> [Activity] Below are some records. Retype exactly the lines from the one containing "Bandeja Suspensão Dianteira" through the one containing "UGG Ortholite Comfort Foam Insoles 7", both included, skipping every picture.

> [Supplied material]

######

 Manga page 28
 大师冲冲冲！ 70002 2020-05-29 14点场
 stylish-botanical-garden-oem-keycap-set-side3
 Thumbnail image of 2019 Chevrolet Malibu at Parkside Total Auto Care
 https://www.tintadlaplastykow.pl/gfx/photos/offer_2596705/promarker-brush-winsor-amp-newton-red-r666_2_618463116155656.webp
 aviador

######

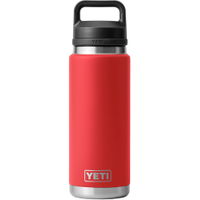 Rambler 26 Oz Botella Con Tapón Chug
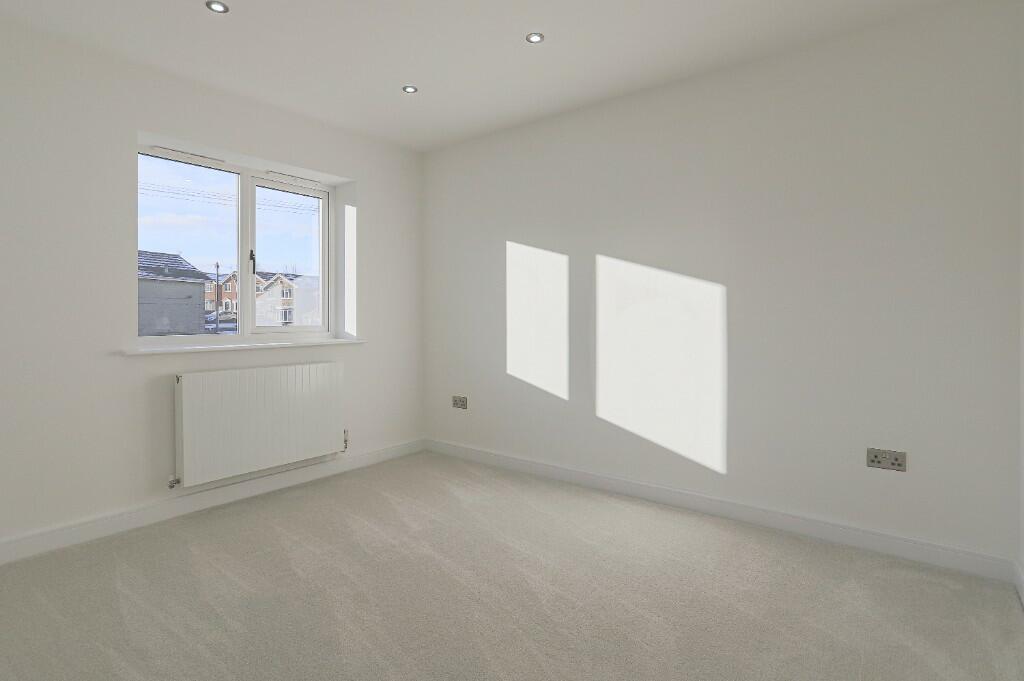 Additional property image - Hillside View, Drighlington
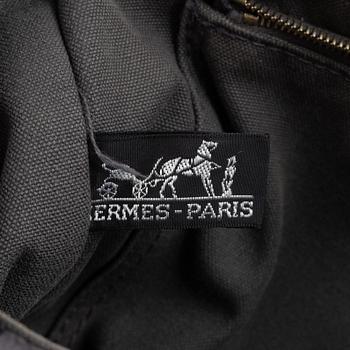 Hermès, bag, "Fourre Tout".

######

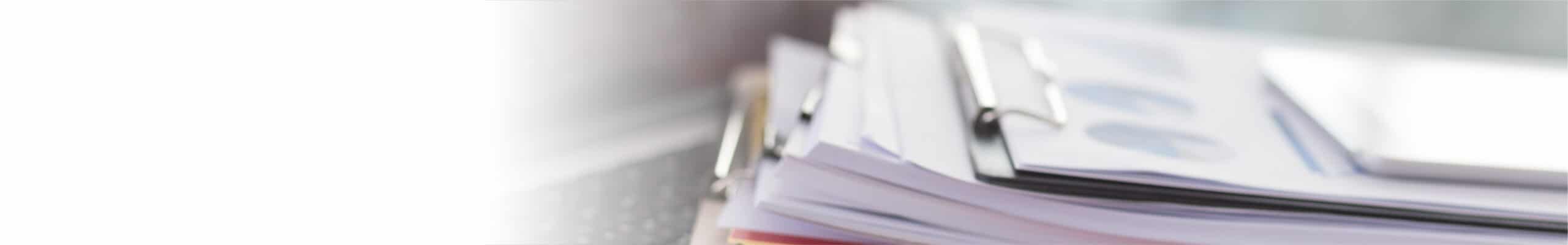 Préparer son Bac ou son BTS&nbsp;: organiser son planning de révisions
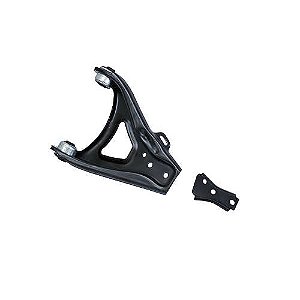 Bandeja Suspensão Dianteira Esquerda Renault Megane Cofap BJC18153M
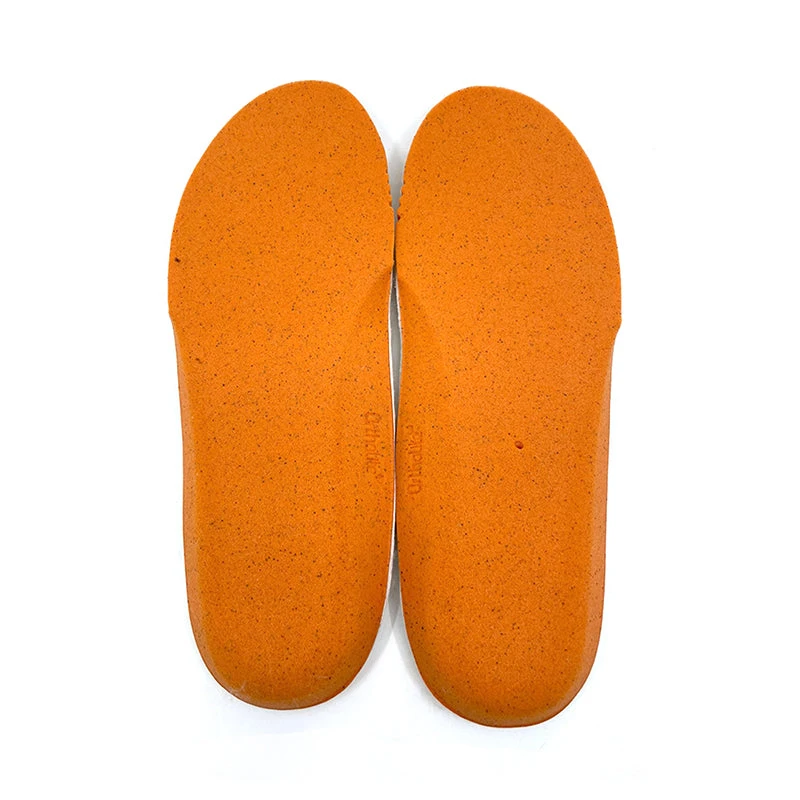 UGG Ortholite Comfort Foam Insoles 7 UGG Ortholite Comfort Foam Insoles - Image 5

######

> [Expected answer]
 Bandeja Suspensão Dianteira Esquerda Renault Megane Cofap BJC18153M
 UGG Ortholite Comfort Foam Insoles 7 UGG Ortholite Comfort Foam Insoles - Image 5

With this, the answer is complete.